_About this exercise_
Write out the data exactly, please, and omit the pictures.

Source data
——
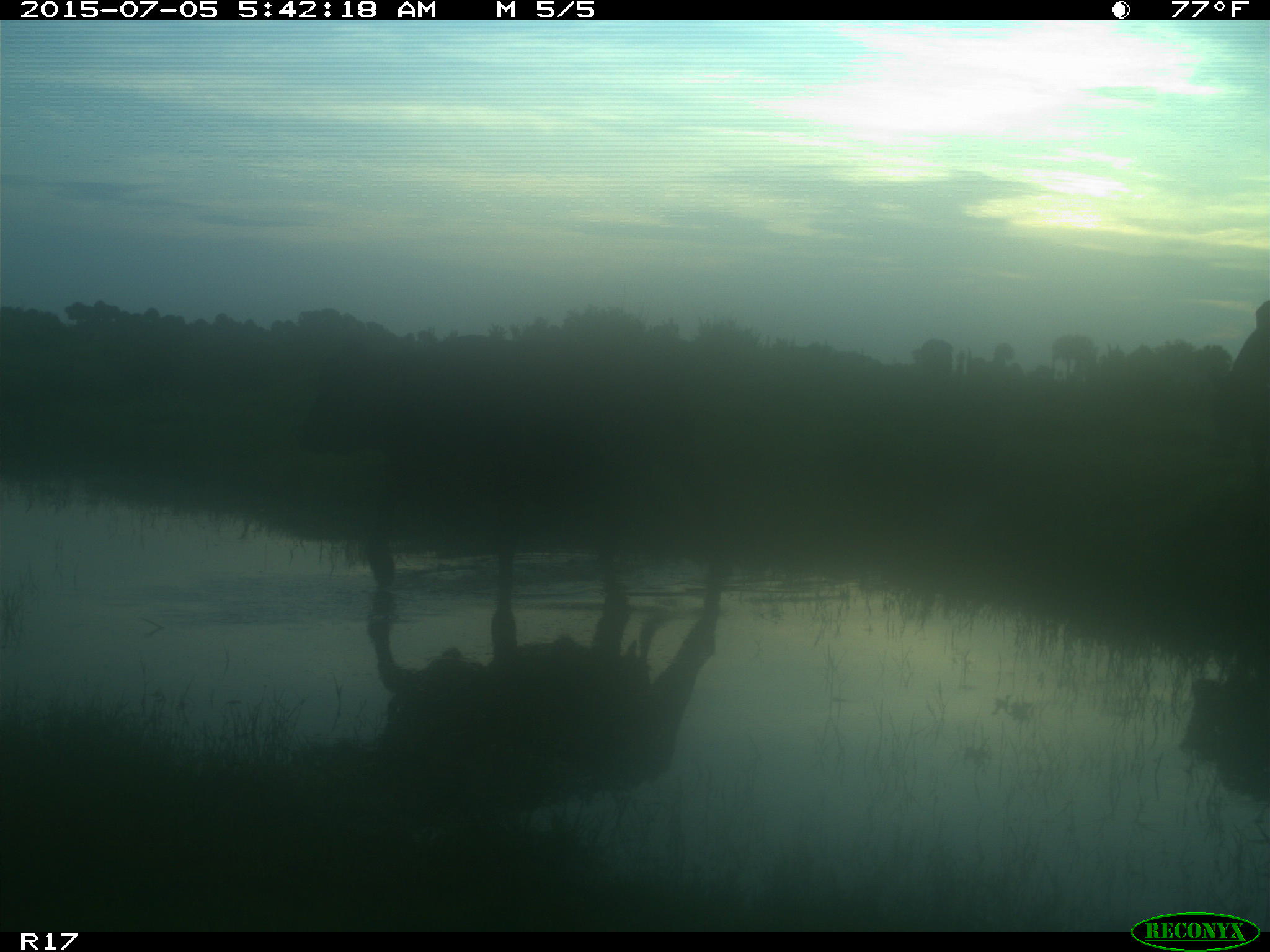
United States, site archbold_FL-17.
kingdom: Animalia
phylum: Chordata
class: Mammalia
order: Artiodactyla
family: Bovidae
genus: Bos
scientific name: Bos taurus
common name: domestic cow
——
_Answer below_
United States, site archbold_FL-17.
kingdom: Animalia
phylum: Chordata
class: Mammalia
order: Artiodactyla
family: Bovidae
genus: Bos
scientific name: Bos taurus
common name: domestic cow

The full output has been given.